Problem 12.  For this problem, we are given only one basis to use.  Because the domain $V = \mathcal{P}_3$ equals the codomain $W = \mathcal{P}_3$, this means we are supposed to use this same basis for both the domain vector space and the codomain vector space.  In particular, this question is asking us to compute the matrix representation

$\text{Rep}_{\mathcal{B}, \mathcal{B}}(D)$

where $\mathcal{B} = \{1, x, x^2, x^3\}$.  This matrix is computed by first evaluating

$D(1) = 0, D(x) = 1, D(x^2) = 2x, \text{ and } D(x^3) = 3x^2$.  One then computes the representation of these output vectors using the basis for the codomain.  This gives

$\text{Rep}_{\mathcal{B}}\,D(1) = (0, 0, 0, 0)^T$

$\text{Rep}_{\mathcal{B}}\, D(x) = (1, 0, 0, 0)^T$

$\text{Rep}_{\mathcal{B}}\, D(x^2) = (0, 2, 0, 0)^T$

$\text{Rep}_{\mathcal{B}}\,D(x^3) = (0, 0, 3, 0)^T$.

These output vectors are used as the columns for the desired matrix.  As a result we find

$\text{Rep}_{\mathcal{B}, \mathcal{B}} (T) = \left( \begin{array}{cccc} 0 & 1 & 0 & 0 \\ 0 & 0 & 2 & 0 \\ 0 & 0 & 0 & 3 \\ 0 & 0 & 0 & 0 \end{array}\right)$

Problem 13.  It is straightforward to compute that

$\text{Rep}_B \left(\begin{array}{c} 1 \\ 2 \\ 3 \end{array}\right) = \left(\begin{array}{c} 1 \\ 0 \\ 0 \end{array}\right)$.

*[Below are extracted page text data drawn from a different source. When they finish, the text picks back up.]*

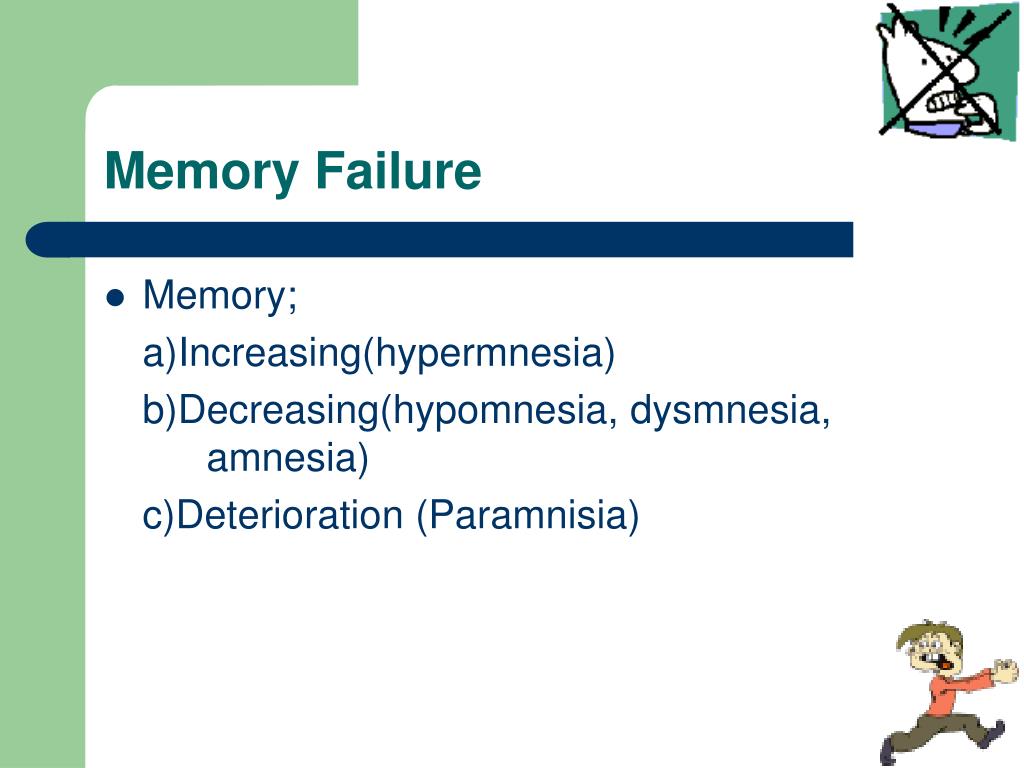 Memory Failure

- Memory;
a)Increasing(hypermnesia)
b)Decreasing(hypomnesia, dysmnesia, amnesia)
c)Deterioration (Paramnisia)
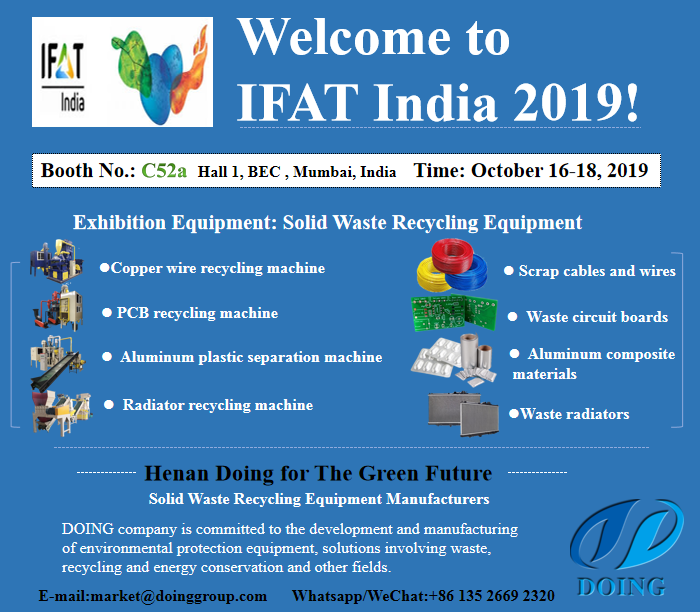 IFAT India

Welcome to IFAT India 2019!

Booth No.: C52a Hall 1, BEC , Mumbai, India Time: October 16-18, 2019

Exhibition Equipment: Solid Waste Recycling Equipment

●Copper wire recycling machine

● PCB recycling machine

● Aluminum plastic separation machine

● Radiator recycling machine

● Scrap cables and wires

● Waste circuit boards

● Aluminum composite materials

●Waste radiators

-------------- Henan Doing for The Green Future --------------

Solid Waste Recycling Equipment Manufacturers

DOING company is committed to the development and manufacturing of environmental protection equipment, solutions involving waste, recycling and energy conservation and other fields.

E-mail:market@doinggroup.com Whatsapp/WeChat:+86 135 2669 2320

DOING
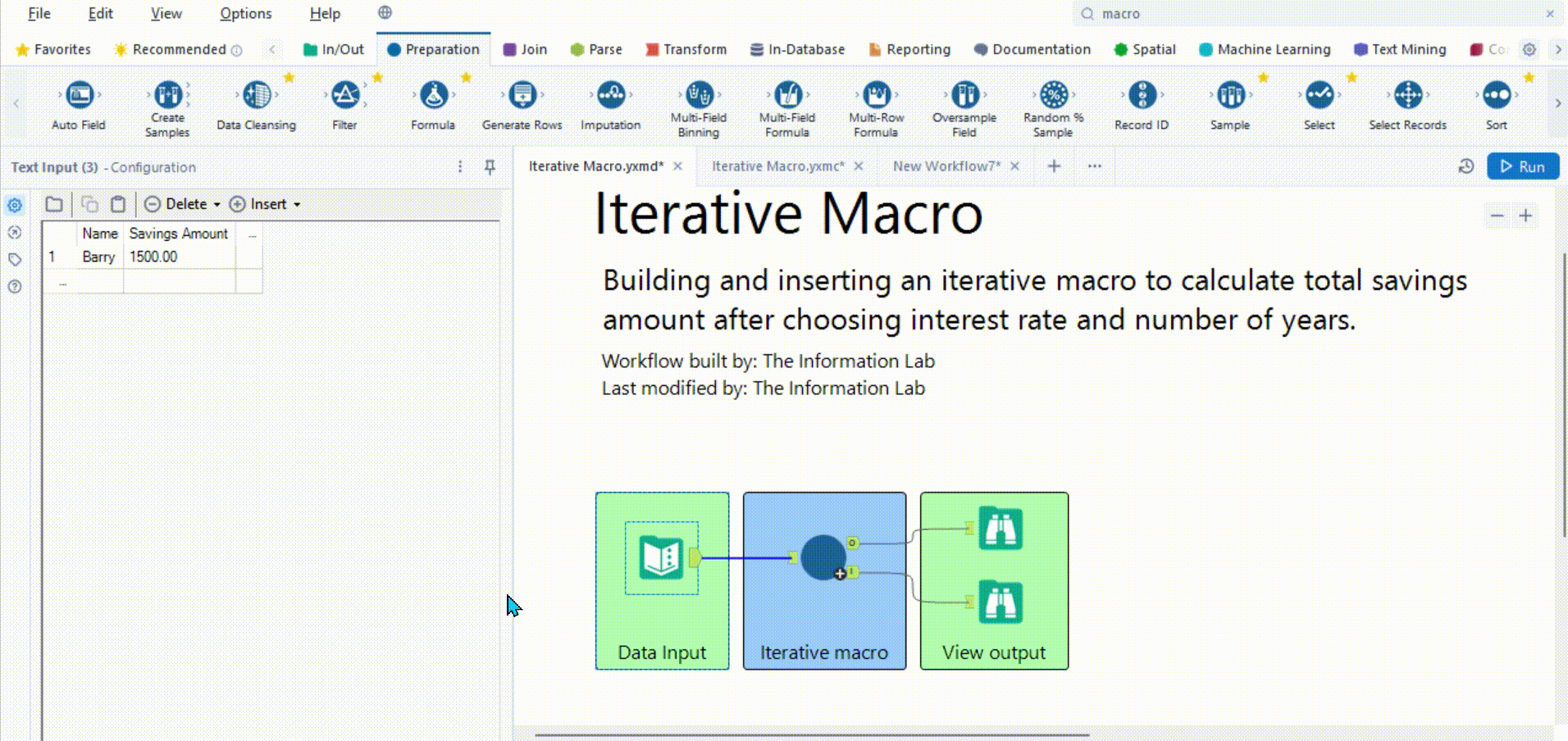 File Edit View Options Help

macro

Favorites Recommended In/Out Preparation Join Parse Transform In-Database Reporting Documentation Spatial Machine Learning Text Mining Co

Auto Field Create Samples Data Cleansing Filter Formula Generate Rows Imputation Multi-Field Binning Multi-Field Formula Multi-Row Formula Oversample Field Random % Sample Record ID Sample Select Select Records Sort

Text Input (3) - Configuration

Delete Insert

| | Name | Savings Amount | ... |
|---|---|---|---|
| 1 | Barry | 1500.00 | |
| ... | | | |

Iterative Macro.yxmd* Iterative Macro.yxmc* New Workflow7* Run

Iterative Macro

Building and inserting an iterative macro to calculate total savings amount after choosing interest rate and number of years.

Workflow built by: The Information Lab
Last modified by: The Information Lab

Data Input
Iterative macro
View output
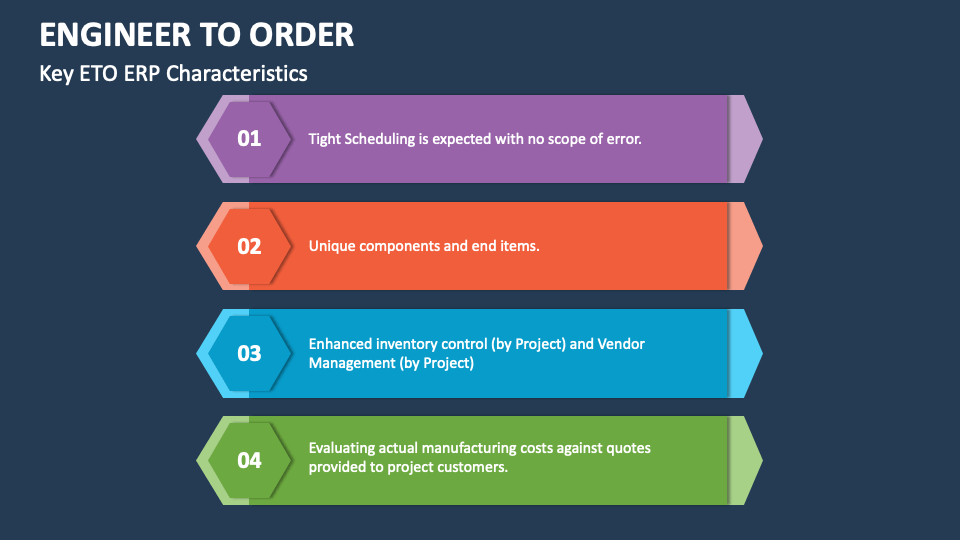 ENGINEER TO ORDER

Key ETO ERP Characteristics

01

Tight Scheduling is expected with no scope of error.

02

Unique components and end items.

03

Enhanced inventory control (by Project) and Vendor Management (by Project)

04

Evaluating actual manufacturing costs against quotes provided to project customers.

To determine the representation of the vector $(-1, 3, 0)^T$ in the basis $B$ we have to solve a system of equations, namely

$c_1 \left(\begin{array}{c} 1 \\ 2 \\ 3 \end{array}\right) + c_2\left(\begin{array}{c} 1 \\ 2 \\ 0 \end{array}\right) + c_3\left(\begin{array}{c} 1 \\ 0 \\ 0 \end{array}\right) = \left(\begin{array}{c} -1 \\ 3 \\ 0 \end{array}\right).$

One finds that $c_1 = 0, c_2 = 3/2$ and $c_3 = -5/2$ so that

$\text{Rep}_B \left( \begin{array}{c} -1 \\ 3 \\ 0 \end{array}\right) = \left( \begin{array}{c} 0 \\ 3/2 \\ -5/2 \end{array}\right)$.

Problem 14.  Skipped.

Problem 15.  The matrix representation is given by

$\text{Rep}_{\mathcal{B}, \mathcal{D}}\,(f) = \left( \begin{array}{cccc} | & | & \cdots & | \\ \text{Rep}_{\mathcal{D}} \,f(\vec{v}_1) & \text{Rep}_{\mathcal{D}} \, f(\vec{v}_2) & \cdots & \text{Rep}_{\mathcal{D}} \, f(\vec{v}_n) \\ | & | &\cdots & | \end{array}\right)$

Problem 16.  Skipped (this was done in class).